Andy Bowling

No. 51
- Position: Linebacker

Personal information
- Born: September 25, 1945 (age 80) Lynchburg, Virginia, U.S.
- Listed height: 6 ft 2 in (1.88 m)
- Listed weight: 235 lb (107 kg)

Career information
- High school: E. C. Glass (Lynchburg)
- College: Virginia Tech (1963–1966)
- NFL draft: 1967: 4th round, 105th overall pick

Career history
- St. Louis Cardinals (1967)*; Atlanta Falcons (1967);
- * Offseason or practice squad member only
- Stats at Pro Football Reference

= Andy Bowling =

American football player (born 1945)

Andrew Walter Bowling (born September 25, 1945) is an American former professional football player who was a linebacker for one season with the Atlanta Falcons of the National Football League (NFL). He played college football at Virginia Tech and was selected by the St. Louis Cardinals in the fourth round of the 1967 NFL/AFL draft.

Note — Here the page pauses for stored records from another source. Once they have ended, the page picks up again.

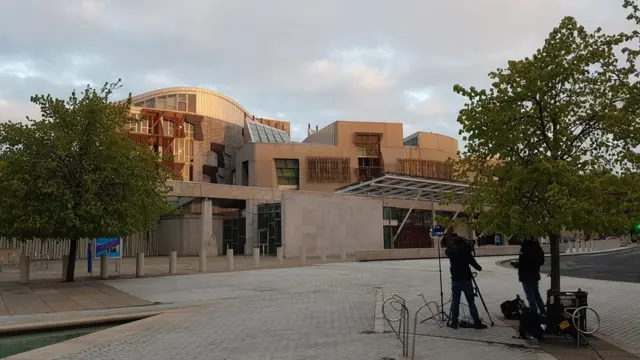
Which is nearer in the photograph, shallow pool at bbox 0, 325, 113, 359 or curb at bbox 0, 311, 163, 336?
shallow pool at bbox 0, 325, 113, 359

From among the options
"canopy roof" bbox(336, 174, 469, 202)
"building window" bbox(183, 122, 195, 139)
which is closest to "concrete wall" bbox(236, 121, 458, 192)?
"building window" bbox(183, 122, 195, 139)

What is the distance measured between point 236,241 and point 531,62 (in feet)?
140

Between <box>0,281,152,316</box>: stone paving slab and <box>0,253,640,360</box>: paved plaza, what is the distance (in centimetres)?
70

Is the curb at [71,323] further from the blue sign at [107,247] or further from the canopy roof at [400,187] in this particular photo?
the canopy roof at [400,187]

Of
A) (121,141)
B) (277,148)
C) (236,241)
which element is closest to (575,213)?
(121,141)

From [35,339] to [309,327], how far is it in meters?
5.05

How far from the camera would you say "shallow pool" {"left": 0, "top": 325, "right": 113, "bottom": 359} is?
29.4 ft

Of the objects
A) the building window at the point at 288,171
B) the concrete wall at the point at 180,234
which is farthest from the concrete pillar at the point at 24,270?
the building window at the point at 288,171

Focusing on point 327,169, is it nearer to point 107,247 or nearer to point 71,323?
point 107,247

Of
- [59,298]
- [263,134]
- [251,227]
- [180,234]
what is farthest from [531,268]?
[263,134]

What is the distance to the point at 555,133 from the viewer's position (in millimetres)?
9227

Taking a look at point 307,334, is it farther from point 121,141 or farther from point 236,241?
point 236,241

==Early life and college==
Andrew Walter Bowling was born on September 25, 1945, in Lynchburg, Virginia. He attended E. C. Glass High School in Lynchburg.

He was a member of the Virginia Tech Hokies from 1963 to 1966 and a three-year letterman from 1964 to 1966.

==Professional career==
Bowling was selected by the St. Louis Cardinals in the fourth round, with the 105th overall pick, of the 1967 NFL draft. He signed with the Cardinals but was waived later in 1967.

Bowling claimed off waivers by the Atlanta Falcons in 1967. He played in six games for the Falcons during the 1967 season, recovering one fumble. He was released in 1968.